“Nella storia della filosofia politica esiste una grande filosofia della guerra, ma non esiste una grande filosofia della pace[1]”
Brano tratto da “La Maledizione della violenza – Se vogliamo la pace dobbiamo osteggiare le condizioni che la impediscono”, di Giuseppe Spedicato, Youcanprint, 2002
Osservando il nostro mondo non possiamo non renderci conto che si va verso una società che sta lasciando l’uomo senza punti di riferimento, sia laici che religiosi e quindi privo di identità sociale. Una società dove l’uomo deve odiare la cultura, deve trasformare le proprie radici culturali in folklore da utilizzare per attrarre turisti, deve pensare che la sua vita non abbia un fine nobile. In buona sostanza si va verso una società dove l’uomo lavora per la propria distruzione.
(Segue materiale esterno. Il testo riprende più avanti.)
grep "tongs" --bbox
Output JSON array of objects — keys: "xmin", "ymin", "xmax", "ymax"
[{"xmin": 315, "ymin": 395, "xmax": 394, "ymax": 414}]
Nel mondo arabo-islamico si va verso un popolo educato a sacrificare la vita per difendere un presunto dogma religioso, ma poco disponibile a lottare a favore dell’essere umano sofferente anche se islamico. Anche in questa parte di mondo vi è l’incoraggiamento a odiare la cultura e le proprie tradizioni culturali, per sostituirle con i principi consumistici del mondo capitalistico o con principi dottrinali fondamentalisti. Quindi anche in questo caso vi è il tentativo di cancellare l’identità sociale di un popolo per sostituirla con una mediocre e per di più di importazione.
Nel mondo occidentale si avverte una difficoltà a sviluppare il pensiero e quindi a leggere il presente, probabilmente perché sono saltati i capisaldi sui quali poggiava ogni processo di conoscenza. Viviamo sempre di più in un mondo virtuale, meno umano. Finita l’epoca delle “grandi narrazioni” l’uomo è rimasto privo di punti di riferimento, ora regna la solitudine.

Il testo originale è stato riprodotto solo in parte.